Handing out want-ads and briefing job seekers about vacancies available in his company, Wang said he barely had time to stop for a drink or lunch.
Though offering a generous pay rise of between 20 percent and 30 percent, Wang said it seemed very hard to recruit qualified workers.
Yuan's goal was to build a 10,000-strong workforce for Langsha Group, which meant he had to find 2,000 new recruits to fill in the gap.
Wang's difficulty was widely shared by other head hunters in coastal cities like Yiwu. With the rapid industrial development of the central and western areas, the labor shortage has been haunting the Yangtze River Delta and the Pearl River Delta, twin engines of the world factory, since 2003.
The Chinese government's efforts to develop the central and western areas in recent year have greatly improved the transportation conditions and investment environment in the interior.

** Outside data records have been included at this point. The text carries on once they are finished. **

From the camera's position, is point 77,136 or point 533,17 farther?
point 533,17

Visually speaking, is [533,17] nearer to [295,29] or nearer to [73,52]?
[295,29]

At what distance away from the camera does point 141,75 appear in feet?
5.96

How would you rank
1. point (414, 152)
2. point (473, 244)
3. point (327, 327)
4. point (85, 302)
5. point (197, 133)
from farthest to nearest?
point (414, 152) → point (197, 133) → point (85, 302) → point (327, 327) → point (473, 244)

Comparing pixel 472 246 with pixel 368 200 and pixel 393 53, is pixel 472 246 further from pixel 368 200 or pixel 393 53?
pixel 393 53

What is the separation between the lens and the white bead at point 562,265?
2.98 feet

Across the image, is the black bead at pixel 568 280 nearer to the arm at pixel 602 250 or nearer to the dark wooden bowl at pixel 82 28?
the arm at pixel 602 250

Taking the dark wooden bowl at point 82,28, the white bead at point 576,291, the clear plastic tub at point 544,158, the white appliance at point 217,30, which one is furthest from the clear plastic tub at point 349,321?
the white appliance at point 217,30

Many factories on China's coast have been moving inland, seeking to secure enough workers and cut production costs.
China's shrinking labor pool due to expanded college enrollment, which has soared more than seven-fold in the last decade, and the country's "one-child" policy, which has been in place since 1977, is also to blame for the worsening labor shortage.
Gobbling instant noodles at one of his company's recruiting points, Wang Lei said the recruit gap was narrowing down but he still had a lot of busy days ahead.